For the last three years, Mepa has been insisting that two bronze life size statues of Pope John Paul II and Pope Pius IX outside the Cittadella Cathedral have to be pulled down as they were illegally erected.
On 24 July 2006, Mepa issued an enforcement notice, ordering the cathedral to remove two new monuments commemorating the two popes, as no permits were sought before they were placed at the top of the church’s parvis.
A week later, Mepa had already included the removal of the two monuments in its list of illegalities requiring “direct action” by the authority’s enforcement unit.
The cathedral’s Centenary Committee filed an application to Mepa, in the hope of obtaining a permit for the two monuments before Mepa moves in to pull them down. Mepa refused to grant a permit, stating that the monuments ruin the historical value of the cathedral’s façade, a Grade 1 listed site of archaeological importance. The site where the monuments are located is also protected as an Area of High Landscape Value, and the monuments create a negative visual impact in the square outside the cathedral. In 2007, the cathedral asked Mepa to reconsider this decision, hoping that the two monuments will not have to be removed.
The Planning Directorate’s Reconsideration Report is recommending the Mepa board to stick to its original decision and insist on the removal of the two monuments.

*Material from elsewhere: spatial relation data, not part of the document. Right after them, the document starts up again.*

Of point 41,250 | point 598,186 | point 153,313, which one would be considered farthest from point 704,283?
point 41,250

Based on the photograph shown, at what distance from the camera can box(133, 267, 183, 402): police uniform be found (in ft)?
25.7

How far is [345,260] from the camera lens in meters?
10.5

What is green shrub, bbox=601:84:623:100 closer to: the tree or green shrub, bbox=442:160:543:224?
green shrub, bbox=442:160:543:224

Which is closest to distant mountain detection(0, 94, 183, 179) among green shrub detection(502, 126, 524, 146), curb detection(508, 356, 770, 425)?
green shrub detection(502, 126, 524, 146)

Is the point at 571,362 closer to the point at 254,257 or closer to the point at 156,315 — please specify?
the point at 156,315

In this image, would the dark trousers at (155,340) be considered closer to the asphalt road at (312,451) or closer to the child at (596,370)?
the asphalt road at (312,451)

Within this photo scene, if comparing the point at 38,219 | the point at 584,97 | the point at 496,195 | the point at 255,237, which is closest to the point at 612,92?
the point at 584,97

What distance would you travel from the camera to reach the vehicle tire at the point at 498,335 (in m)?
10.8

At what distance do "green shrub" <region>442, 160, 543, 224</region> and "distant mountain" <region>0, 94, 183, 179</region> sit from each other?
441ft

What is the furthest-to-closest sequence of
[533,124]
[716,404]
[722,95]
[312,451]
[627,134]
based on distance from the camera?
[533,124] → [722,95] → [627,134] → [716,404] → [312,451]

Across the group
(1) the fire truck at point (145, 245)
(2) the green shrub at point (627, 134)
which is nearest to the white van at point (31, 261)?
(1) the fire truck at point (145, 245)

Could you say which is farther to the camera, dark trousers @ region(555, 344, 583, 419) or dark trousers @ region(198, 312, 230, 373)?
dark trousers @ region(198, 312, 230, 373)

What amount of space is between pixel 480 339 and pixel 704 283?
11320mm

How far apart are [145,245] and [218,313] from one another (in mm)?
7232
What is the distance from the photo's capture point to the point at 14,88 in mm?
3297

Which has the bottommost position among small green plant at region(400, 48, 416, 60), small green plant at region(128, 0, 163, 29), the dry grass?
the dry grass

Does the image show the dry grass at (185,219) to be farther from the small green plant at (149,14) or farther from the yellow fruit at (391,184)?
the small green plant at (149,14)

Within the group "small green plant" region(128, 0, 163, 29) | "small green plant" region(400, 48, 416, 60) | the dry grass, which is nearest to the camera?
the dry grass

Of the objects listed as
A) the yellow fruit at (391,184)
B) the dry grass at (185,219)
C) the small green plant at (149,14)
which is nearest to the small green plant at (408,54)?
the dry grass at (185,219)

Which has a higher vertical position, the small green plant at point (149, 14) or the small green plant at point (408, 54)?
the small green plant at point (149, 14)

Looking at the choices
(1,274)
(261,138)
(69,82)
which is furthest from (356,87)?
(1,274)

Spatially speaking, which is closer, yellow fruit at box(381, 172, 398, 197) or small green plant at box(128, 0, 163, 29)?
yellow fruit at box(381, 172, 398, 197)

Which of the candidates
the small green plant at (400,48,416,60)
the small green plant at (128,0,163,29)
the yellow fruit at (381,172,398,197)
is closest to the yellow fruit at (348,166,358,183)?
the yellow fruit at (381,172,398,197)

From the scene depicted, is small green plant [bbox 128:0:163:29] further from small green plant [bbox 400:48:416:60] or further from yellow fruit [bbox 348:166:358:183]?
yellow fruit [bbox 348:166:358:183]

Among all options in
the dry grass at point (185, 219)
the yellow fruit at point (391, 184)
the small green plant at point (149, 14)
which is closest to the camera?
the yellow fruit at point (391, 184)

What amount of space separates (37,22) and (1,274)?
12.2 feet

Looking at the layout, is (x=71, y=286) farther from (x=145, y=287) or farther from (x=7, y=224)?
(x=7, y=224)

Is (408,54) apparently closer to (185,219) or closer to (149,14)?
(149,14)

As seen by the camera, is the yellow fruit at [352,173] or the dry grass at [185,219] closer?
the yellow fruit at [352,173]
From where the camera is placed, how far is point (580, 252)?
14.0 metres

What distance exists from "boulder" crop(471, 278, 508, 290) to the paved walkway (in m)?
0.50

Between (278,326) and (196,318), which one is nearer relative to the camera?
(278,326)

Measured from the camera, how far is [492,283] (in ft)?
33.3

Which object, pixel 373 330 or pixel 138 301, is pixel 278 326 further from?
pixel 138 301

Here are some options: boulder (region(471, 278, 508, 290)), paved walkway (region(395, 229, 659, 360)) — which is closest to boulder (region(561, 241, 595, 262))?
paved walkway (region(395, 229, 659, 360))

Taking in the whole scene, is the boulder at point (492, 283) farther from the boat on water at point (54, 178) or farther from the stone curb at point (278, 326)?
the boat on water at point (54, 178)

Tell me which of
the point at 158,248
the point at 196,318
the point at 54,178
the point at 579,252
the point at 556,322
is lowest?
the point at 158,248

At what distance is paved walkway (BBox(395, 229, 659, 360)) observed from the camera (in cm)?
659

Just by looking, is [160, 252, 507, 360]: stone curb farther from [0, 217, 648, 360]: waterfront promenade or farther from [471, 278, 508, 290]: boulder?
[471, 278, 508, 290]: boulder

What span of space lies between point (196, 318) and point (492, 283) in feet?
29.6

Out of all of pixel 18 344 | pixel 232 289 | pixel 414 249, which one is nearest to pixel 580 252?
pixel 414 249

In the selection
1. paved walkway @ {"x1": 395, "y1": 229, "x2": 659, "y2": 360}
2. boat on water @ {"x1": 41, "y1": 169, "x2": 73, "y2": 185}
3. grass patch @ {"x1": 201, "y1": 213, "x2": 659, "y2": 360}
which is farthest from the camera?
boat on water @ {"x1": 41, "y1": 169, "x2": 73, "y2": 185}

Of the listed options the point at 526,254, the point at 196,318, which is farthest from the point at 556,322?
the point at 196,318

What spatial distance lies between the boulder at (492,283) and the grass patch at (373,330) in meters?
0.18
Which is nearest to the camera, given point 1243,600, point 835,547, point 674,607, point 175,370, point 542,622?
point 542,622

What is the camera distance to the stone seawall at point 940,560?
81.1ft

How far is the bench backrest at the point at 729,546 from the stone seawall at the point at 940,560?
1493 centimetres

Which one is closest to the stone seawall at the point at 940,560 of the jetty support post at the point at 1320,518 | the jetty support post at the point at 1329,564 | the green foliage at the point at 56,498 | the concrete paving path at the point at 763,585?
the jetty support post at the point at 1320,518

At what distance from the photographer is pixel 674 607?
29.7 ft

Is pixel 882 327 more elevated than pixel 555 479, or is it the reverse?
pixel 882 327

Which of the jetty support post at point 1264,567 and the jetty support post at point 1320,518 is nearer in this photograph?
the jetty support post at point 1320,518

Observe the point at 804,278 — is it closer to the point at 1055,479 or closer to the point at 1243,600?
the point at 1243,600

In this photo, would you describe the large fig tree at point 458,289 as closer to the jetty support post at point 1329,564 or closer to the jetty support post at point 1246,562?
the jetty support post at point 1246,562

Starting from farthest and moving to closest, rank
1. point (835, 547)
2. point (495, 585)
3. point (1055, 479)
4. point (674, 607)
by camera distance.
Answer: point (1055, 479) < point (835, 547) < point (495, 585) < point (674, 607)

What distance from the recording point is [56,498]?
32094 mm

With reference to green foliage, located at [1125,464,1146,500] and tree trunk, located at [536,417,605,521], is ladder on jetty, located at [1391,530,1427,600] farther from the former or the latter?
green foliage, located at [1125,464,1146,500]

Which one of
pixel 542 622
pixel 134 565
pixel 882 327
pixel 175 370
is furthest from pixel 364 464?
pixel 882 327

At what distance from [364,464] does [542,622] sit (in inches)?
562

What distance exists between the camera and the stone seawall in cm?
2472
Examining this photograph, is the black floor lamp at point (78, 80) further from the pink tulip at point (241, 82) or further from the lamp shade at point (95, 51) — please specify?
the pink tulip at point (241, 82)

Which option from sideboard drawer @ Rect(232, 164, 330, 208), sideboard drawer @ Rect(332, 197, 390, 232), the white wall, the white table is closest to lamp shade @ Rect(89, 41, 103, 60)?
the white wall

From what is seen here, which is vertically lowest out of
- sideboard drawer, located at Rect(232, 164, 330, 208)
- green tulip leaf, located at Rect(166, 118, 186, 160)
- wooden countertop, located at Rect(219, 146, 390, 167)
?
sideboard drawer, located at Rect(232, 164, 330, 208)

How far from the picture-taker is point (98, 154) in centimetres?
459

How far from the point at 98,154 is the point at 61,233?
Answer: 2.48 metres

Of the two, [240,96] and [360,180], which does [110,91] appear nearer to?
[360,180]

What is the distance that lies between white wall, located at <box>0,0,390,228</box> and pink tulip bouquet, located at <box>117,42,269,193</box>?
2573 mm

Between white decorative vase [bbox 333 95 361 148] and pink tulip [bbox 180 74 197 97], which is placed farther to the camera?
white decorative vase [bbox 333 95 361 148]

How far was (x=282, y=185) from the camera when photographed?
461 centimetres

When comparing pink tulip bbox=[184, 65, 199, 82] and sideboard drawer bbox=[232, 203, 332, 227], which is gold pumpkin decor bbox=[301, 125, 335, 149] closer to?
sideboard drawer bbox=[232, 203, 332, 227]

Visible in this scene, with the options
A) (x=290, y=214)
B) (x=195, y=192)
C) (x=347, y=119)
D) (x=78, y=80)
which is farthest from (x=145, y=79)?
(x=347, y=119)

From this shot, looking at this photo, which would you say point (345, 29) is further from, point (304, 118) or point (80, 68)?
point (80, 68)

The board was scheduled to discuss this development last week, but the administration of the cathedral, which filed the application, asked Mepa to postpone a final decision, to give time to the new parish priest of the cathedral to review the application and study new proposals.
While Mepa is insisting that the monuments have to go as they are ruining an important historical site, the cathedral’s administration is insisting that monuments outside churches are not an eyesore but an embellishment.
Sources close to the cathedral’s administration even remarked that while Mepa is placing a lot of emphasis on the monuments outside the cathedral in Cittadella, no action is being taken to remove other illegally erected monuments in Gozo.
No alternative location for the two monuments has yet been identified.
Architect Lorenza Gafa was entrusted with the building of the Cittadella church on the site of another church, which was damaged by a 1693 earthquake.
Gafa died before it was completed in 1711.
Pope Pius IX established the Diocese of Gozo in 1864 and the Cittadella church became the Gozo Cathedral .
As things stand, the very pope who established this church as the Gozo Cathedral, and Pope John Paul II, the only pope ever to visit Gozo, may soon be getting the axe, almost literally.